» Document segment
A student who has completed the course should:

· Have the ability to judiciously choose an appropriate approach for a statistical analysis of data.

· Be able to use the programming language R to independently read in, organize, and process data.

· Be able to use the programming language R to sensible apply a regression analysis

· Be able to critically review research reports based on statistical data.

Textbook(s):

Regression with R and Python - an introduction (At the moment: A 350 pages compendium)

Authors: Per Johansson and Mattias Nordin

Prerequisites:

The course is intended for students studying statistics at bachelor's level or for students studying other subjects where regression is used for empirical analyzes at both master's and postgraduate level. We assume that the students have a basic course in statistics and is thus familiar with elementary probability theory and inference theory. We also assumed the students knows the most basic basics of how R is used. For those who have no prior experience with R we organize an introduction to R juts before the course starts.

» Required task a
Write out the part of the course description that opens with the words containing "The course is" and closes with "the course starts.".
The course description has no connection to the rows that follow it.

» Stored rows
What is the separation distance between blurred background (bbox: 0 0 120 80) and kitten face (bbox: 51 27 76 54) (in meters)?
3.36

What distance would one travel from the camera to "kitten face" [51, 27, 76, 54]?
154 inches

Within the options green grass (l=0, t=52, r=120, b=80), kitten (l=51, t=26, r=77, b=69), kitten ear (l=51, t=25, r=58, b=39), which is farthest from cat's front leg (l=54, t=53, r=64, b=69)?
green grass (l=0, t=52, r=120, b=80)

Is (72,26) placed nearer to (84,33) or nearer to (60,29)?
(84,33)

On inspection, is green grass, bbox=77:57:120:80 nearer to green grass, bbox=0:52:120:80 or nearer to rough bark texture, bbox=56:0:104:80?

» Required task b
Put the rows from the line containing "Is (72,26) placed" through the end of the rows into a numbered list, leaving out blank lines.

» Full answer a
The course is intended for students studying statistics at bachelor's level or for students studying other subjects where regression is used for empirical analyzes at both master's and postgraduate level. We assume that the students have a basic course in statistics and is thus familiar with elementary probability theory and inference theory. We also assumed the students knows the most basic basics of how R is used. For those who have no prior experience with R we organize an introduction to R juts before the course starts.

» Full answer b
1. Is (72,26) placed nearer to (84,33) or nearer to (60,29)?
2. (84,33)
3. On inspection, is green grass, bbox=77:57:120:80 nearer to green grass, bbox=0:52:120:80 or nearer to rough bark texture, bbox=56:0:104:80?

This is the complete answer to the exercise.